Она сидела во втором ряду, одетая в скромное шёлковое платье голубого цвета с воротничком а-ля Питер Пэн (прим.: отложной, с закруглёнными краями) и в туфли без каблуков, её волосы были красиво собраны в пучок. Она выглядела чопорно, сдержанно, скромно… За исключением этой грёбаной помады цвета пожарной машины, которой так и хотелось измазаться. Я отвёл взгляд в сторону, как только увидел её, пытаясь вернуть себе то святое чувство покоя, которое пришло ко мне во вторник, чтобы я мог справиться с любым искушением, пока на моей стороне был Бог.
Ей что-то было нужно от этого места, от меня, что-то более важное, чем то, что мы сделали в понедельник.
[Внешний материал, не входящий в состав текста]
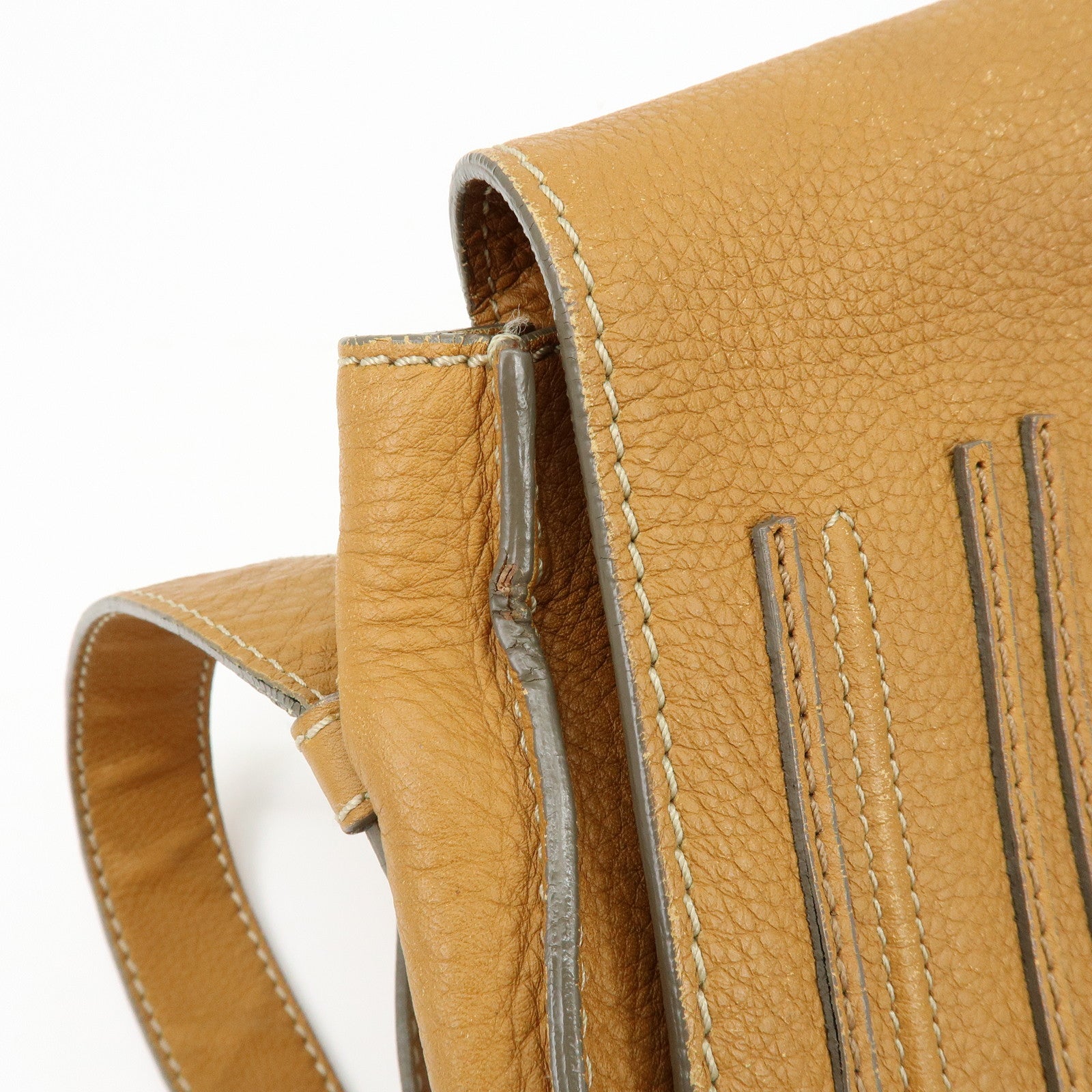 Chloe Marcie Leather Shoulder Bag Saddle Bag Crossbody Bag Brown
Мне необходимо почитать мою должность и дать ей это. Я попытался сосредоточиться на мессе, на словах и молитвах, получая удовольствие наблюдать Поппи, делая её лучше, молясь для неё, пока исполнял древние обряды.
Когда пришло время для евхаристии, она встала в очередь за бабушками и Роуэном, выглядя при этом немножко растерянно.
— Что мне нужно делать? — прошептала она, когда пришла её очередь.
— Скрести свои руки на груди, — шепнул я в ответ.
Она повиновалась, не отводя свой взгляд от моего, её длинные пальцы легли на плечи. Она опустила глаза вниз, выглядя при этом такой милой и такой хрупкой, что мне захотелось её обнять. Нет, не в интимном плане, просто
Я положил руку ей на голову, собираясь пробормотать стандартное благословение, но затем она подняла глаза, встретившись с моими, и всё изменилось. Пол, потолок и пояс вокруг моей талии поощряли добрые помыслы, но её волосы чувствовались такими мягкими под моими пальцами, моя кожа была на её коже. Электрический заряд промчался вдоль моей спины, и воспоминания о ней тут же нахлынули новым потоком — её вкус, её чувствительность и стоны — чувство шока накрыло меня.
Её рот приоткрылся. Она ощутила то же самое.
Я едва мог пробормотать благословение, так как моё горло пересохло. И когда она развернулась, направляясь в сторону своей скамье, тоже выглядела ошеломлённой, словно только что ослепла.
После мессы я практически сбежал в ризницу (прим.: помещение при церкви для хранения риз и церковной утвари), не замечая никого и ничего на своём пути. У меня заняло кое-какое время избавление от облачения: я повесил бесценную расшитую казулу (прим.: элемент литургического облачения католического или лютеранского клирика. Надевается поверх альбы и столы.) на вешалку и аккуратно сложил свою альбу (прим.: длинное белое литургическое одеяние католических и лютеранских клириков, препоясанное верёвкой. Ношение альбы обязательно для клирика, совершающего литургию) в форме чёткого квадрата. Мои руки дрожали. Мысли были в беспорядке. Столько хороших вещей произошло на этой неделе. И всё шло прекрасно во время мессы, даже если взять во внимание её — очаровательную, благочестивую и столь чертовски близкую ко мне — а потом я прикоснулся к ней…
Я стоял какую-то минуту в своих брюках и рубашке, просто пялясь на церковный крест, (чувствуя себя немного предателем, если быть честным). Если меня простили, то почему Бог не убрал этот соблазн подальше от меня? Или же не дал больше силы воли, чтобы выдержать это? Противостоять этому? Знаю, это было несправедливо по отношению к Поппи: желать, чтобы она исчезла или же стала баптисткой, ну, что-то в этом роде. Тогда почему Бог не избавил меня от влечения к ней? Не заглушил мои чувства к тому, как она ощущалась под моим благословением… Не сделал меня слепым к этим красным губам и ярким ореховым глазам?
Я оставил ризницу в странном настроении, пытаясь призвать то лёгкое, отчётливо нефизическое спокойствие, которое чувствовал ранее, а затем завернул за угол и увидел Поппи, стоящую в центральном проходе, единственную оставшуюся прихожанку.